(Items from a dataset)
>>>

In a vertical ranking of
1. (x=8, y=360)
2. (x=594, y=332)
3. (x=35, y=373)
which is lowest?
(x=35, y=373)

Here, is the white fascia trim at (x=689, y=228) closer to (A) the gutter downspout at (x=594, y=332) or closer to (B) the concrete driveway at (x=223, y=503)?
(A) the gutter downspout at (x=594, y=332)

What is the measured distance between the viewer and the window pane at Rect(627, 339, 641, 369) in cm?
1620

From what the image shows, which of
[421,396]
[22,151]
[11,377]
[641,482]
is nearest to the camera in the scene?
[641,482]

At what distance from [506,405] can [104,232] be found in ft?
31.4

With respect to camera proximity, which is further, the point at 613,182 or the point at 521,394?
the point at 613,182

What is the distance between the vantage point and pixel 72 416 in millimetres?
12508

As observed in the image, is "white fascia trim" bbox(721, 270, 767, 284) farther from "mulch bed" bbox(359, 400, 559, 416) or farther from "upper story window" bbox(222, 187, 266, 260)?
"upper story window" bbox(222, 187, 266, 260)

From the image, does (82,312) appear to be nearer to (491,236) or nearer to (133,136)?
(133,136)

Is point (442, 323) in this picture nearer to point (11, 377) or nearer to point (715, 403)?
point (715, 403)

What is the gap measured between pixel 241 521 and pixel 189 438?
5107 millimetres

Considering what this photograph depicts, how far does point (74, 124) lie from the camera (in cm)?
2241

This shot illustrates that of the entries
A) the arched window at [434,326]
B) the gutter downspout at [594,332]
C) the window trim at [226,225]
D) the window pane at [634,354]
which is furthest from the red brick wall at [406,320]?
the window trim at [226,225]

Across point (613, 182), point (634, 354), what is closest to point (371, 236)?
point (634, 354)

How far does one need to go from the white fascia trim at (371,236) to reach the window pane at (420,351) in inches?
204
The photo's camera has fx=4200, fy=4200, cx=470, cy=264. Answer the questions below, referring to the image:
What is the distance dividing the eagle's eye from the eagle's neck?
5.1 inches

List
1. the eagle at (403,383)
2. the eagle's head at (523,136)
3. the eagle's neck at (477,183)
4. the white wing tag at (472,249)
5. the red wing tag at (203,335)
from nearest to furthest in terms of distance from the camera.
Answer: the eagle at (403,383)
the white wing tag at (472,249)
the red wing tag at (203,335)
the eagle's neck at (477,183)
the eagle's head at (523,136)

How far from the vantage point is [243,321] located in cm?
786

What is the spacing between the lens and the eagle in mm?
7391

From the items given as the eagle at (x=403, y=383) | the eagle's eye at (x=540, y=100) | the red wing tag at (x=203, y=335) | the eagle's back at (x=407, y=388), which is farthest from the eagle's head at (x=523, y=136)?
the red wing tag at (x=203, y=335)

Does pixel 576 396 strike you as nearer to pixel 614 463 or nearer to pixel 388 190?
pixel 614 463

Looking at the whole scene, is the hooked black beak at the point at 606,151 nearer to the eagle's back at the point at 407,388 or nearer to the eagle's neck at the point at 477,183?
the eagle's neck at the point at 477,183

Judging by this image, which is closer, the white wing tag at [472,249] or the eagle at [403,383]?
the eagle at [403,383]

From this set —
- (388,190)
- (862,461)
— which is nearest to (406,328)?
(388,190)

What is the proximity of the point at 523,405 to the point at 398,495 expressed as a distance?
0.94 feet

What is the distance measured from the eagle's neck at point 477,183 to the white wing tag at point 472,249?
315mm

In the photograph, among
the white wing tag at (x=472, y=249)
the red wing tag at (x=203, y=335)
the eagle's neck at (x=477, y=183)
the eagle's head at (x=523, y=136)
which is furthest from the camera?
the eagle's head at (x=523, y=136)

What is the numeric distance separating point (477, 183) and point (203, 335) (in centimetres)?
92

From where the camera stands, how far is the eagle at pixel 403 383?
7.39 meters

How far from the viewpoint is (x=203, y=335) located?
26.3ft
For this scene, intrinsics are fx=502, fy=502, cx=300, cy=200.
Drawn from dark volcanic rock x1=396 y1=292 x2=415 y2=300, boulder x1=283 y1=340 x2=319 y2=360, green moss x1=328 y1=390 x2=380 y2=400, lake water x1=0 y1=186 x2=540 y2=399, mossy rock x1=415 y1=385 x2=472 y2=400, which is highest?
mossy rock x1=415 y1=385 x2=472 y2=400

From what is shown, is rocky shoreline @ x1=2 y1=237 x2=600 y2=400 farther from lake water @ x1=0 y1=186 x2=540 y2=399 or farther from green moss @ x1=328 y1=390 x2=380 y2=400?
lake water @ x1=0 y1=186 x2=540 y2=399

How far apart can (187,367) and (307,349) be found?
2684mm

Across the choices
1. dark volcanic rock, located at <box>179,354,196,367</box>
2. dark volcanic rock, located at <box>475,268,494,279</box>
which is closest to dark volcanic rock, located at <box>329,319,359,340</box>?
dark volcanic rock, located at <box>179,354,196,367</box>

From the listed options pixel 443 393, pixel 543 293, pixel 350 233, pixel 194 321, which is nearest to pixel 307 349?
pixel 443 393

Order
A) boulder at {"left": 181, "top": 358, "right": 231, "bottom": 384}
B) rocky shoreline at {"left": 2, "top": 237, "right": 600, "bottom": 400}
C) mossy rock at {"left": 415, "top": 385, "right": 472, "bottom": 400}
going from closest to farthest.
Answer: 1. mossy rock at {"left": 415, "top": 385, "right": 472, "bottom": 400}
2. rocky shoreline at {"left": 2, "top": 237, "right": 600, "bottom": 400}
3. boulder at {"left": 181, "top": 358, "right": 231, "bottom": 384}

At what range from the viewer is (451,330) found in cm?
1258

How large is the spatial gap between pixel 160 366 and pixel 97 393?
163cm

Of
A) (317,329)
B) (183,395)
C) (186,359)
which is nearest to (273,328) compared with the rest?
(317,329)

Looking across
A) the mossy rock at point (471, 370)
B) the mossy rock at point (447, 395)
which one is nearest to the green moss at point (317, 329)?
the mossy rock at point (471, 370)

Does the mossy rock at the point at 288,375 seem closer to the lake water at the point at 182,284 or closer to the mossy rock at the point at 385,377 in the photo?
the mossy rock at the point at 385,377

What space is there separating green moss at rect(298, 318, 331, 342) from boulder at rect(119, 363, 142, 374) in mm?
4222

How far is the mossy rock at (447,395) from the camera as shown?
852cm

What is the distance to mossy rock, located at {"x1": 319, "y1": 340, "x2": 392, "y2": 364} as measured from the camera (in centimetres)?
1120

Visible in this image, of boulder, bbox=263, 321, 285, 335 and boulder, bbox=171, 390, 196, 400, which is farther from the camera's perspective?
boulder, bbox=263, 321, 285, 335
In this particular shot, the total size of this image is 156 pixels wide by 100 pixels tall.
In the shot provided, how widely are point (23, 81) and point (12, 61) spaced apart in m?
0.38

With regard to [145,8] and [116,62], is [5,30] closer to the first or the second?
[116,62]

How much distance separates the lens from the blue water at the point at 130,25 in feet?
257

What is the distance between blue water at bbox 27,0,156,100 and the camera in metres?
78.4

<<<

§ **Required task**
Rewrite the lines from the one containing "With regard to" through the end of the items, both included, with "blue water" replaced by "open water" and nothing else altered.

§ **Result of the task**
With regard to [145,8] and [116,62], is [5,30] closer to the first or the second?
[116,62]

How much distance separates the lens from the open water at the point at 130,25 in feet?
257

What is the distance between open water at bbox 27,0,156,100 and the camera in metres?
78.4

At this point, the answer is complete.